On November 13, the platform of student organizations – the Chhatra Chhatri Sanhati Mancha held a torchlight procession from the Jadavpur University campus to Gole Park at 6 pm. En route they blockaded the road for some time at Madhusudan Mancha – one of the venues of the Film Festival. AISA participated in this protest action. 
The entire state continues to fight in protest. The intellectuals have decided to hold a massive rally on 14th Nov and invited all to participate sans political leanings. Activists of our party and mass organisations will participate in that rally.

Protest Against the Assault on Cultural Figures in West Bengal 

In protest against the severe assault on the cultural figures, filmmakers, writers and artists who protested on the Nandigram issue, Jan Sanskriti Manch took the initiative of mobilizing writers, artists and cultural activists to sign a statement of protest addressed to the President of India. Signatories to this protest statement include Prof. Manager Pande (President JSM); Viren Dangwal (Poet); Ravikiran Jain, President PUCL U.P.; Prof Lal Bahadur Verma, historian and editor of Itihasbodh; Prof. Anita Gopesh, Botany Deptt. Allahabad University; Prof Rajendra Kr, Critic and State President Jan Sanskriti Manch UP; Ajay Singh, senior journalist and ex General Secretary JSM; Dr. Brijbihari, General Secretary PUHR UP; Pranay Krishna, General Secretary JSM; Yash Malviya (poet); Anshu Malviya (poet); Suryanarayan Singh, Assistant Prof. Hindi Deptt AU; Vivek Kumar Tiwari, Asst Prof, Physics Deptt, AU; Manoj Mishra, sub editor, Amar Ujala, Allahabad; and Manoj Kr. Singh, President, PUHR, UP.
Protest in Delhi against Events in Nandigram
 Students, academicians, journalists, lawyers, artists and other intellectuals came together in Delhi’s Connaught Place area on 12 November 2007, in a protest called by Forum for Democratic Initiatives, to protest against the attack by the CPI(M) in Nandigram.

● ● ● ●

_EXERCISE DESCRIPTION:_ Rewrite the protest report between "On November 13, the" and "in that rally.", inclusive, changing "torchlight procession" to "candlelight march".

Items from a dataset
● ● ● ●

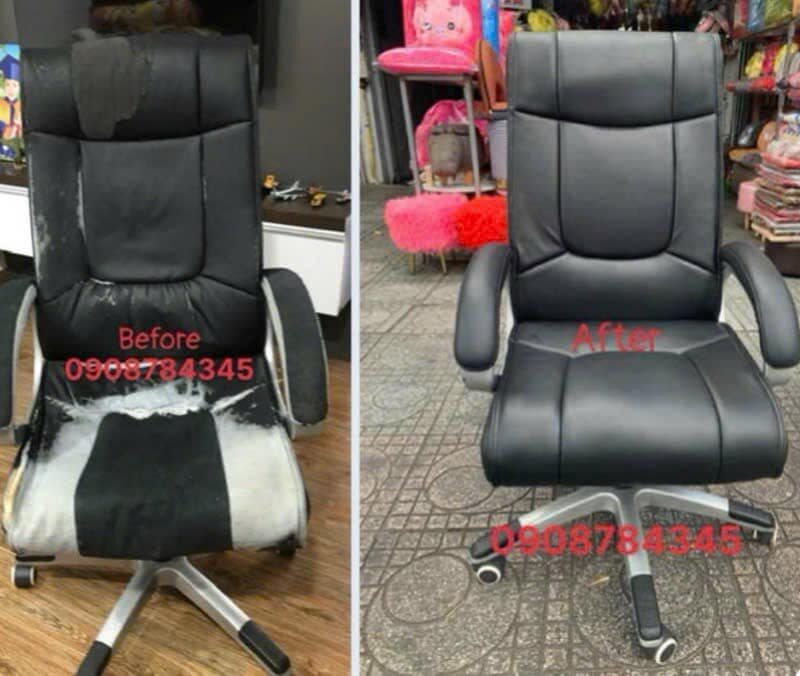 Sửa Chữa, Bọc Ghế Sofa Tại Nhà Giá Rẻ – Bọc Nệm, Thay Phụ Kiện Nội Thất Nhanh Gọn TP.HCM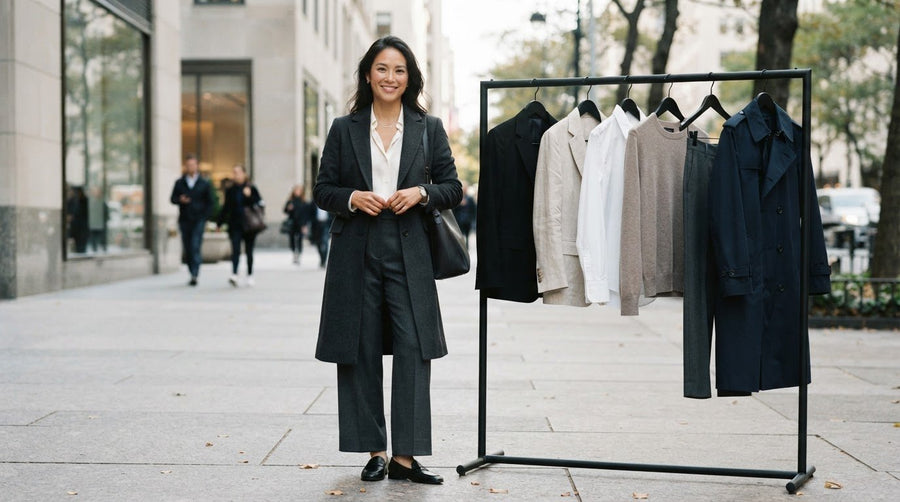 Building a Minimalist Professional Wardrobe: 2026 Guide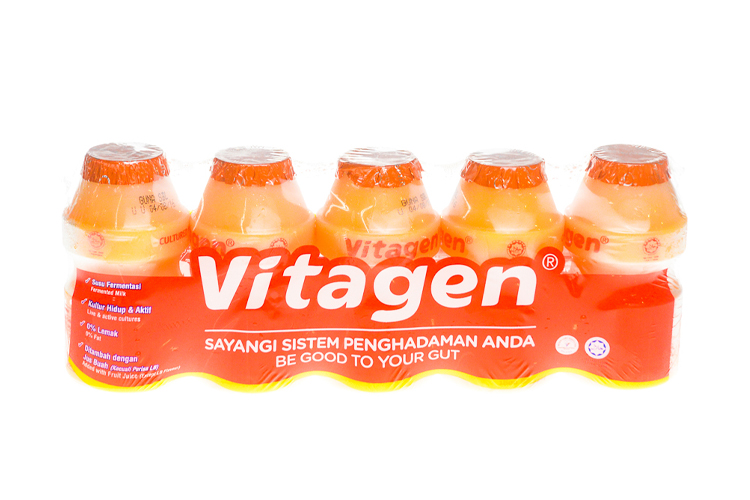 VITAGEN ORANGE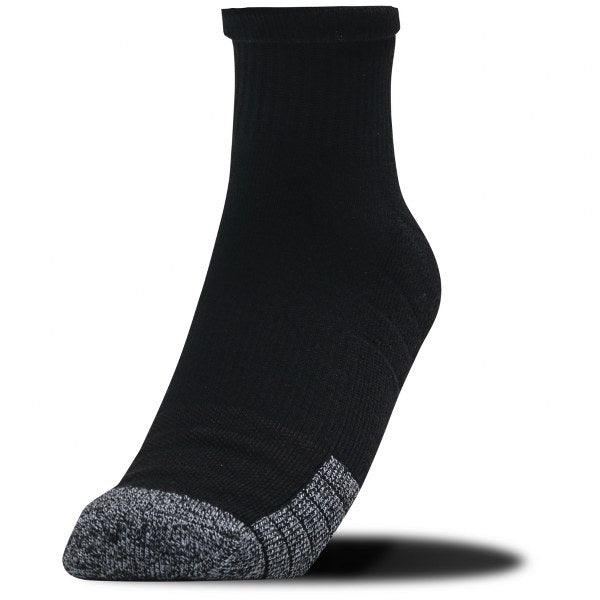 Under Armour Unisex zokni UA Heatgear Quarter (3 pár) Zokni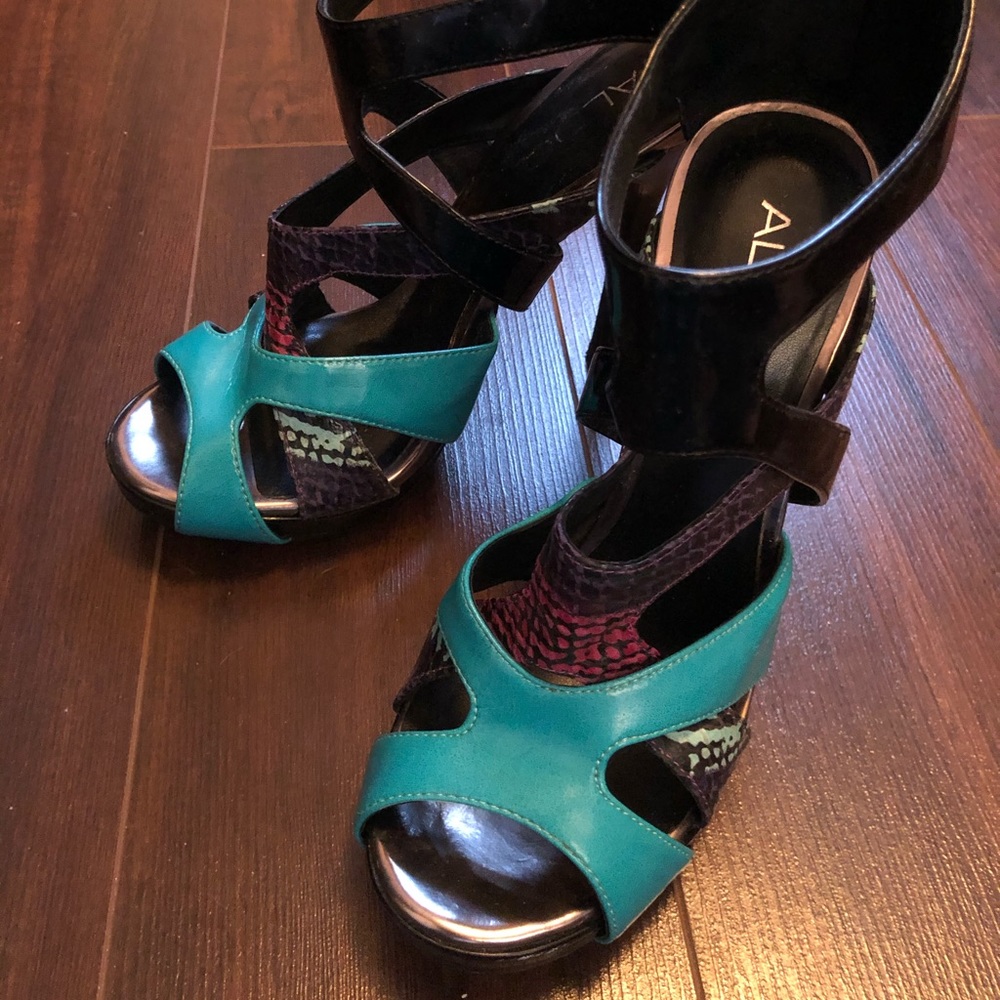 ALDO Heeled Sandal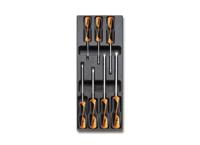 Beta T199 Voorgevormde harde inlegbak met gereedschaps assortiment - 024240199 - thumbnail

● ● ● ●

_YOUR RESPONSE:_
On November 13, the platform of student organizations – the Chhatra Chhatri Sanhati Mancha held a candlelight march from the Jadavpur University campus to Gole Park at 6 pm. En route they blockaded the road for some time at Madhusudan Mancha – one of the venues of the Film Festival. AISA participated in this protest action. 
The entire state continues to fight in protest. The intellectuals have decided to hold a massive rally on 14th Nov and invited all to participate sans political leanings. Activists of our party and mass organisations will participate in that rally.